Susskind: Remote hearings have “opened door slightly” to courts revolution


Susskind: Many lawyers and judges hanker for return to physical courts

A year of video hearings does not constitute “a lasting revolution in court service” but it has shown the potential for improving the justice system, Professor Richard Susskind has argued.

“The door has opened, if only slightly at this stage, to very different ways of resolving disputes,” he said.

“But the winds of conservatism blow briskly through the legal world and I am aware that many judges and litigators are quietly hunkering and hankering – hunkering down until the viral storm passes while hankering after a complete return to physical courts.”

But this will not deal with the challenges facing the systems – maintaining court service while the virus is still at large, coping with the growing backlog of cases and “tackling once and for all the access to justice problem”.

In a new introduction to the paperback edition of his book, Online Courts and the Future of Justice, the technologist said the experience since the pandemic hit suggested that “some – and probably many – legal disputes can indeed be handled remotely, often at lower cost, more conveniently, more speedily, and less combatively than in our traditional system”.

But this must be taken as a “tentative hypothesis”, one that needed to be challenged and tested systematically, with data captured and analysed.

It was an “overstatement” to claim that the transition to technology-based justice has been achieved, he stressed. Rather, the system has undergone a “huge unscheduled pilot”.

“We are at the foothills of the transformation in court services. The current array of remote courts are a valiant collection of ad hoc services but much work and investment will be needed to industrialise these efforts, to build court capabilities that are scalable, stable and, crucially, designed for use as much by lay people as by lawyers.”

More than this, the systems were still examples of automation rather than transformation. “We should be clear: dropping our current court system into Zoom is not, as some commentators like to intone, a ‘shift in paradigm’.”

At the same time, the legal profession has shown itself more adaptable than many might have thought and the level of satisfaction with video hearings was probably much higher than lawyers and judges would have anticipated “had they been asked before the crisis about the suitability of remote hearings”.

One aspect of the move online was the absence of direct mapping between the value of a case and its suitability for remote treatment.
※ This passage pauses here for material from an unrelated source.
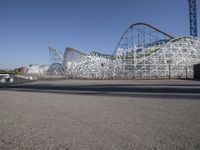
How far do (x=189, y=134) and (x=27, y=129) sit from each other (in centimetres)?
321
Professor Susskind wrote: “When we ask what types of cases and issues can be settled by remote hearing, are we trying to determine when remote hearings can be said to be better than physical hearings; or as good as physical hearings; or not as good but ‘good enough’ (and when is good enough good enough?); or not as good but, with some investment and imagination, likely to be good enough, as good, or better?

“The commentary is currently silent on this issue, in so far as I can see. As a matter of urgency, this silence must be broken.”

In any case, Professor Susskind highlighted how his thinking about the future of courts has always extended far beyond video hearings.

“We are just warming up… In the coming years we will develop many online techniques for dissolving and diverting disputes.”

In his book, first published in late 2019, he called for the development of a “standard, adaptable, global platform for online courts” that could be rolled out to fortify access to justice around the world.

In the new introduction, he argued that court services globally should be planning and proceeding in three timeframes:

  • In the short term, they should be stabilising and improving the ad hoc systems that are currently being used and so minimise the disruption to court services for the remainder of the crisis;
  • In the medium term, they should “ensure that the experience of remote courts informs and, where appropriate, leads to changes in, any reform and digitisation programmes that were being pursued prior to the crisis”; and
  • The long-term goal should be to “radically redesign our court systems and put in place a new configuration of people, processes, technologies, and physical spaces that is user-centred, technology-enabled, sustainable, accessible, and superior to what we have today”.

Professor Susskind explained that the third stage should be split into two workstreams. The first would involve a root-and-branch analysis of all judicial and court work, “break the work down into its component parts (tasks and activities), and, in light largely of the insights gained during the crisis, streamline and optimise each part”.

The second stream would be to conceive how the justice system would look “if we were able to start with a blank sheet of paper”.